Corriere del Mezzogiorno (Campania)
Caro dottor Woodcock, lei ha proprio ragione: lealtà e onore sono sacri
Dottor Woodcock, non la conosco personalmente ma leggo molto spesso di Lei come di un Sostituto Procuratore della Repubblica acuto, attento ed inflessibile, tutte caratteristiche che le fanno onore. L’ho quindi sempre immaginata come un uomo duro, tenace ed incapace di qualunque tipo di cedimento, ma giusto.
Leggo che in questi giorni, nel corso di un procedimento disciplinare di scarso rilievo, dal quale peraltro è uscito indenne, rivolgendosi al Suo Consiglio Superiore, ha detto «restituitemi l’onore», spiegando poi che «la lealtà e l’onore sono valori che ci vengono trasmessi, ancor prima di diventare magistrati, dai nostri genitori».
Rispetto a questa sua legittima richiesta e alla conseguente giusta precisazione mi permetto però di osservare che quei valori (lealtà ed onore) non vengono inculcati dai soli genitori di futuri magistrati, ma anche da comuni cittadini ai loro figli, i quali quindi — così come Lei — sono desiderosi di non perderli.
Detto questo, poiché l’argomento mi riguarda, mi domando: ma quando Lei, e così i suoi colleghi, date inizio e portate doverosamente avanti le inchieste giudiziarie, lo fate tenendo costantemente conto che può accadere di sottrarre quei valori a qualcuno che avrebbe pieno diritto di conservarli immacolati? Perché è di tutta evidenza che anche le sole indagini giudiziarie possono essere sufficienti ad incrinare quei principi, che sul piano sociale non verranno restituiti nemmeno con una sentenza di assoluzione e tanto meno con una prescrizione.
Chiedo quindi a Lei che ha sentito la necessità di gridare «restituitemi l’onore», e con Lei a tutti i suoi colleghi: siete certi che prima di iniziare e poi nel condurre un’inchiesta tenete sempre presente (o per lo meno nel caso di incensurati assoluti, privi di qualsiasi macchia, anche di tipo solo disciplinare, e anche per l’ipotesi di persone che hanno svolto per una cinquantina d’anni funzioni pubbliche per le quali hanno prestato giuramento) che l’onore si perde anche solo con un avviso di indagine?
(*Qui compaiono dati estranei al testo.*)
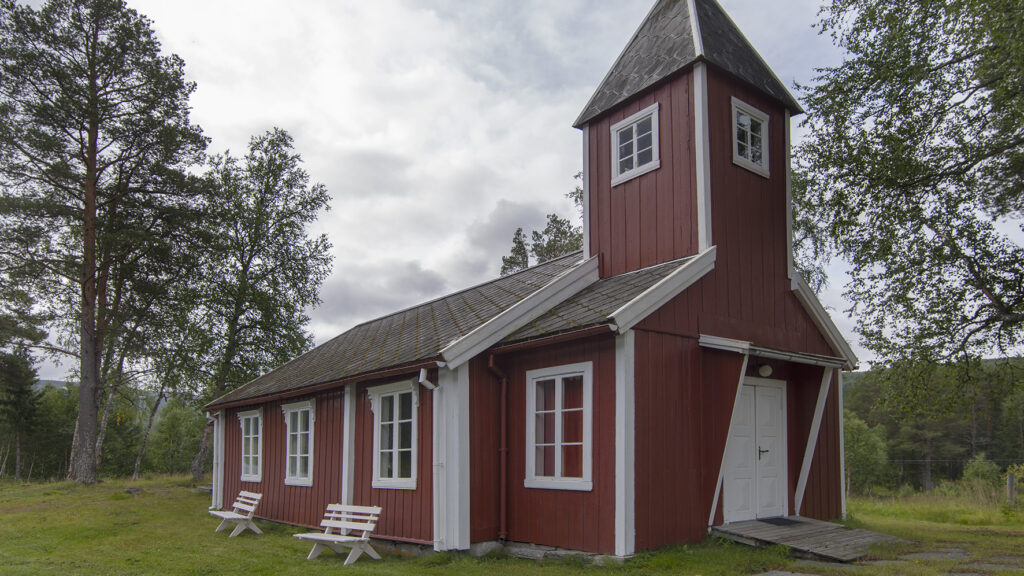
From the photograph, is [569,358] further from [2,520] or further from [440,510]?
[2,520]

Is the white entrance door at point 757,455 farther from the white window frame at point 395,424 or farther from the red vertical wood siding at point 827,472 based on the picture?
the white window frame at point 395,424

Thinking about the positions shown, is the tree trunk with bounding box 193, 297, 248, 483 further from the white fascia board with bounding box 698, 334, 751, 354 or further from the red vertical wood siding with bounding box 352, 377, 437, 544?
the white fascia board with bounding box 698, 334, 751, 354

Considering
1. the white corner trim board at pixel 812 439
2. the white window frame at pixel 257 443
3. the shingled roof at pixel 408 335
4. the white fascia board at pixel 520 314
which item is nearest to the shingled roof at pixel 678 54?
the white fascia board at pixel 520 314

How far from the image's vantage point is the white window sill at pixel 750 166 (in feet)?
31.7

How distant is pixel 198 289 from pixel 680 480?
60.4 feet

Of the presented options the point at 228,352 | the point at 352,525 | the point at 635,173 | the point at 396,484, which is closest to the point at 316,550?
the point at 352,525

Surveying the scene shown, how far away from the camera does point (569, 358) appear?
8.34m

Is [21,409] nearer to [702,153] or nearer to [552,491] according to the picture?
[552,491]

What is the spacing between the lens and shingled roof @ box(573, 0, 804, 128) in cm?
970

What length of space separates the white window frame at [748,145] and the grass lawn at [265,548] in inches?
199

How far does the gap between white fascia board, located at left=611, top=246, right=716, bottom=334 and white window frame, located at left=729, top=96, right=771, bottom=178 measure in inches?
65.3

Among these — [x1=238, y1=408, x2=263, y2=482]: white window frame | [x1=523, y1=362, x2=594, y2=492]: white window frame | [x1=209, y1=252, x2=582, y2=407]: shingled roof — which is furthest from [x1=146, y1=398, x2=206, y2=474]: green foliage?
[x1=523, y1=362, x2=594, y2=492]: white window frame

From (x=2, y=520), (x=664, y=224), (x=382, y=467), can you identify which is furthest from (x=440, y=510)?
(x=2, y=520)

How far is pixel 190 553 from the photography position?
9742 millimetres
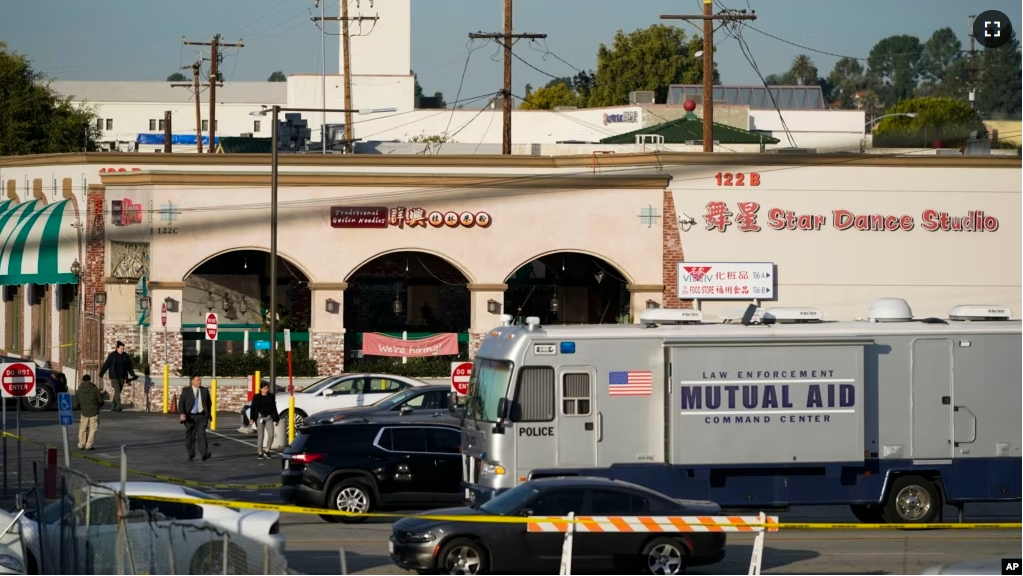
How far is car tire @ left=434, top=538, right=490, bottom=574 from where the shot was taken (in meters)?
14.9

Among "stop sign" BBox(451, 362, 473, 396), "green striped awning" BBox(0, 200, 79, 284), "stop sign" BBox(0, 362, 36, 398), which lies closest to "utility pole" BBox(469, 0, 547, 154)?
"green striped awning" BBox(0, 200, 79, 284)

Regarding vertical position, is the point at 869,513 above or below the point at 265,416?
below

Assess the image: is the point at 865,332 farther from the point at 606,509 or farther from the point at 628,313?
the point at 628,313

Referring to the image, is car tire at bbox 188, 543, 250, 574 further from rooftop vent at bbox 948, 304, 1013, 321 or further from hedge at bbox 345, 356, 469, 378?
hedge at bbox 345, 356, 469, 378

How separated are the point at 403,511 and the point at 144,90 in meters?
116

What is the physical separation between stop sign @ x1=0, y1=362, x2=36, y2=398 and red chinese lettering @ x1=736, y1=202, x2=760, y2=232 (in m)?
21.8

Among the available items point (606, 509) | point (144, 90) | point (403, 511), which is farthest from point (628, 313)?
point (144, 90)

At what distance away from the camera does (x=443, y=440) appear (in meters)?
21.1

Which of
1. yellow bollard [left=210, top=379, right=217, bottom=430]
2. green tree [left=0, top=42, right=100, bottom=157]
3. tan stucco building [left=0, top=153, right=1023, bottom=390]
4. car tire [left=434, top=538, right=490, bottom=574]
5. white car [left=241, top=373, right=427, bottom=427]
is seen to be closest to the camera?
car tire [left=434, top=538, right=490, bottom=574]

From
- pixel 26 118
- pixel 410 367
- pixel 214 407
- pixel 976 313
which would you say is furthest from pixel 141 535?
pixel 26 118

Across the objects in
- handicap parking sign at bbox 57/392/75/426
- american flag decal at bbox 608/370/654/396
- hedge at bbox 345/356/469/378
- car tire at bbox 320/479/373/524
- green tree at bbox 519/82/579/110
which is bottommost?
car tire at bbox 320/479/373/524

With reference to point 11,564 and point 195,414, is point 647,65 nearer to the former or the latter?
point 195,414

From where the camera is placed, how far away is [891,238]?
131 feet

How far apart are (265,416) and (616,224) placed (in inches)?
583
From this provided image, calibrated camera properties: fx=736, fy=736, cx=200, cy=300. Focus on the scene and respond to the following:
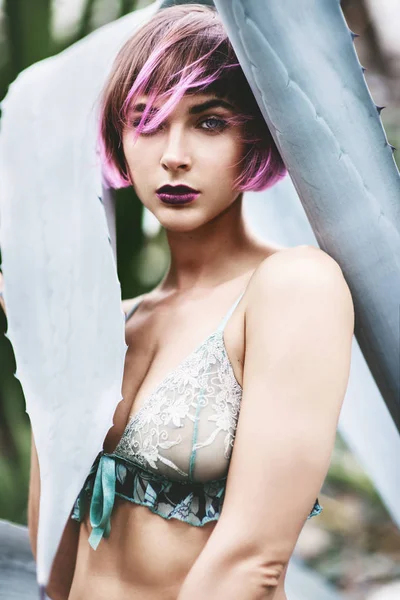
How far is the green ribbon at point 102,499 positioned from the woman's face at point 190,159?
27 centimetres

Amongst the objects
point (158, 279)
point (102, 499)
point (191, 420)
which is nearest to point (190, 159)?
point (191, 420)

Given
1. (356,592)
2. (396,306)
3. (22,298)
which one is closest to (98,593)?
(22,298)

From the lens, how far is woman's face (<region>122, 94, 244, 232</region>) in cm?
77

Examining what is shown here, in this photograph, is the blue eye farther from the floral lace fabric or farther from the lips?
the floral lace fabric

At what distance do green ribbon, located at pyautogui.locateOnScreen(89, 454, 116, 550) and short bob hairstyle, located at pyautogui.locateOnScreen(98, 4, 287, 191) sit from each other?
1.11 ft

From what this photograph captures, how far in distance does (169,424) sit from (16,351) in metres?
0.18

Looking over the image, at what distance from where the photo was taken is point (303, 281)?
0.71 metres

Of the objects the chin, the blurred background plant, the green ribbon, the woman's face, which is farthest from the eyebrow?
the blurred background plant

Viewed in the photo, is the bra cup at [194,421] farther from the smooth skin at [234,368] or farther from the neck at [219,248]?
the neck at [219,248]

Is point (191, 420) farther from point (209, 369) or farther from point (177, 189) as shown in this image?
point (177, 189)

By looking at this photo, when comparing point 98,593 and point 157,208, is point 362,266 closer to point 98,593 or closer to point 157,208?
point 157,208

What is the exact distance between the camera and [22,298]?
2.64 ft

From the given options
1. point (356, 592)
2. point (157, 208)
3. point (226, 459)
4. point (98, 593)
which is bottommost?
point (356, 592)


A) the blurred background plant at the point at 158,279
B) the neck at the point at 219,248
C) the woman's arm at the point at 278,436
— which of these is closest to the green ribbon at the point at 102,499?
the woman's arm at the point at 278,436
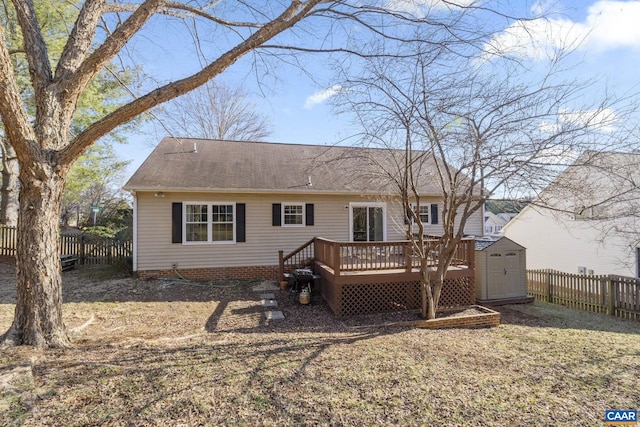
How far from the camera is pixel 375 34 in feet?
17.9

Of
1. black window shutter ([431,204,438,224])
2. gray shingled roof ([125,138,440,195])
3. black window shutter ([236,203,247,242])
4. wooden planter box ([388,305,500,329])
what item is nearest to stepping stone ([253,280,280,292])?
black window shutter ([236,203,247,242])

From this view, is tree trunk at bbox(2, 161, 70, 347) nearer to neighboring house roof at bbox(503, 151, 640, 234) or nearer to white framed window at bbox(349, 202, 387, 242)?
neighboring house roof at bbox(503, 151, 640, 234)

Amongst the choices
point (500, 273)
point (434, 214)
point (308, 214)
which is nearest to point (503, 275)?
point (500, 273)

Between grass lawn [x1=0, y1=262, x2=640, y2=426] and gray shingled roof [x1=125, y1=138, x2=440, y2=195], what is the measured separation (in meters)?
4.21

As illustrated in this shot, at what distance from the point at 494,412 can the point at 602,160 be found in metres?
4.33

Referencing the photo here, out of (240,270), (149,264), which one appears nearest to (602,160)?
(240,270)

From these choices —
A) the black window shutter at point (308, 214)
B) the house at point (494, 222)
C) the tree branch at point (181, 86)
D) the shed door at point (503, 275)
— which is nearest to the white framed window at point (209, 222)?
the black window shutter at point (308, 214)

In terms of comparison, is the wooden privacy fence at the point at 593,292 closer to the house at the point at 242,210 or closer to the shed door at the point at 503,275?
the shed door at the point at 503,275

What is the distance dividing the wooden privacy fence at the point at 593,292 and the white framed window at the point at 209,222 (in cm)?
989

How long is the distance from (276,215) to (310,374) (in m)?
6.91

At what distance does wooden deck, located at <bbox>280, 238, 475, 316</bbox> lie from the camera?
6.68 meters

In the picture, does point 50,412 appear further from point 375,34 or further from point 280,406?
point 375,34

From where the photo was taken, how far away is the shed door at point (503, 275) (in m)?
8.16

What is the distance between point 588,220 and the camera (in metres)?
5.55
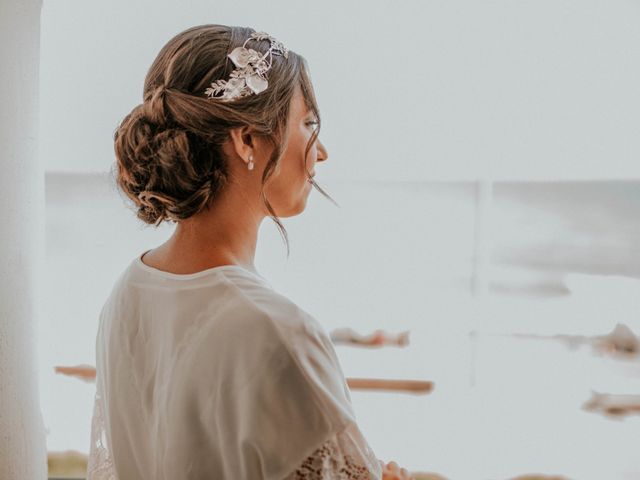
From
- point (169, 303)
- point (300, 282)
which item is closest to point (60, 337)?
point (300, 282)

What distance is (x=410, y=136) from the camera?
174cm

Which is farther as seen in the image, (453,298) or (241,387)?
(453,298)

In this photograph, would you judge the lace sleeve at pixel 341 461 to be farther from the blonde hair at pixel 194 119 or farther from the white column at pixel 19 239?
the white column at pixel 19 239

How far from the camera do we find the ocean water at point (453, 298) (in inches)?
71.0

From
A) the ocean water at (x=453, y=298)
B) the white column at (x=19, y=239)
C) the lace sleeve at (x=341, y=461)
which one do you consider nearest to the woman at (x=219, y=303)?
the lace sleeve at (x=341, y=461)

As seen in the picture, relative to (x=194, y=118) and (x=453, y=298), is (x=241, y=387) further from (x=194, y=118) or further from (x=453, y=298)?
(x=453, y=298)

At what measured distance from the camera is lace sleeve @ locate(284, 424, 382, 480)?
68 centimetres

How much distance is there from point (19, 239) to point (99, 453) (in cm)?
39

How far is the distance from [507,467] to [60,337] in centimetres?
151

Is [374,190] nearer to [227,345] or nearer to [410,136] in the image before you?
[410,136]

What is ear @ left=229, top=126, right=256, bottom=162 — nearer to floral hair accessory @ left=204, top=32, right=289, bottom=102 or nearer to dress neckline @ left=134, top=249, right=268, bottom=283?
floral hair accessory @ left=204, top=32, right=289, bottom=102

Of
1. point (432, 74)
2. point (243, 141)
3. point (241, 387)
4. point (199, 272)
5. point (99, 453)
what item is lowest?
point (99, 453)

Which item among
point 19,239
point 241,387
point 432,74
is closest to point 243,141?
point 241,387

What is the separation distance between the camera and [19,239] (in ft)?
3.41
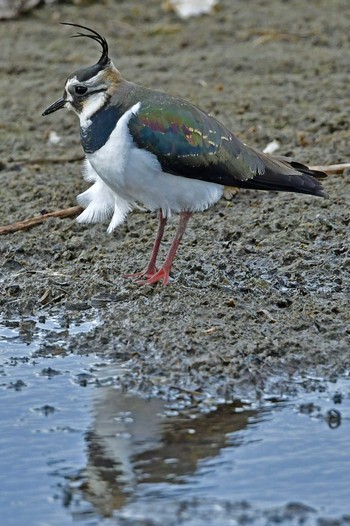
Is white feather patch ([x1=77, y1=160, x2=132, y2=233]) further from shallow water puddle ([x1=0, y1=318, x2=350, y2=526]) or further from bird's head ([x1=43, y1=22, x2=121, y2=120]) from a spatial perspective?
shallow water puddle ([x1=0, y1=318, x2=350, y2=526])

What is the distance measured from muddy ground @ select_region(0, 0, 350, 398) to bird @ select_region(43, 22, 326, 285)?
1.39ft

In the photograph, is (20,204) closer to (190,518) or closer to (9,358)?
(9,358)

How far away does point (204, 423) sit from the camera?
16.3 feet

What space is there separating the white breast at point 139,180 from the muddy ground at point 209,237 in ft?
1.70

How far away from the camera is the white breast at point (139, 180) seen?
5996 millimetres

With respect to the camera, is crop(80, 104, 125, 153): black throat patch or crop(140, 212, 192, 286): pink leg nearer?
crop(80, 104, 125, 153): black throat patch

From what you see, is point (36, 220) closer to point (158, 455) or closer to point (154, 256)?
point (154, 256)

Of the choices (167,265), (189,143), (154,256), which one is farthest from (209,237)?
(189,143)

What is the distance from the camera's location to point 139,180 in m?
6.04

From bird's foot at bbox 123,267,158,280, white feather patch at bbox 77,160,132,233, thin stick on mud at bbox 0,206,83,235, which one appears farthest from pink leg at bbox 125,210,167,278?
thin stick on mud at bbox 0,206,83,235

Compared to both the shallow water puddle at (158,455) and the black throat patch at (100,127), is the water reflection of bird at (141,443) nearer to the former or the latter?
the shallow water puddle at (158,455)

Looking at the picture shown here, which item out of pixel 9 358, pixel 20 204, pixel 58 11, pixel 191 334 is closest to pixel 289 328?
pixel 191 334

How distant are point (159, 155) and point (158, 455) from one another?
2.00 meters

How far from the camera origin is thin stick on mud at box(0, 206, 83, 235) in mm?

Mi permetto quindi di chiederLe ancora: posso essere certo che chi indaga abbia sempre presente che corre il rischio di lacerare irrimediabilmente il trasparente tessuto che è l’onore dell’indagato? E mi creda non suppongo superficialità, ma temo le disattenzioni, le momentanee cadute di interesse per il proprio lavoro che qualunque esso sia può divenire rutinario, temo un incasellamento dell’indagine che lasci fuori altri principi giuridici che invece andrebbero richiamati per illuminare la fattispecie penale nella sua non rara complessità e così via. Perché veda, se potessi acquisire la certezza dell’attenzione assoluta e costante, sia in relazione alla delicatezza della funzione, sia del «materiale» trattato, sarei molto più tranquillo, pur dovendo rimanere, almeno per ora, in quell’ideale Castello d’If nel quale mi sono volontariamente chiuso in attesa che mi venga restituito l’onore, pur se ormai spiegazzato.
Ah! Mi perdoni. Prima di chiudere mi permetta di rivolgere una preghiera: non pensi (dico «non pensi» perché immagino che Lei non voglia rispondermi) «ma così non si farebbe nessuna indagine, mentre l’obbligatorietà dell’azione penale lo impone» perché Lei è notoriamente una persona d’ingegno e quindi sa bene che coniugando in ogni momento attenzione assoluta e riservatezza rigida, almeno per i tempi preliminari, molte onorabilità potrebbero sperare di non essere brutalmente lacerate.
Grazie per la sua cortese attenzione.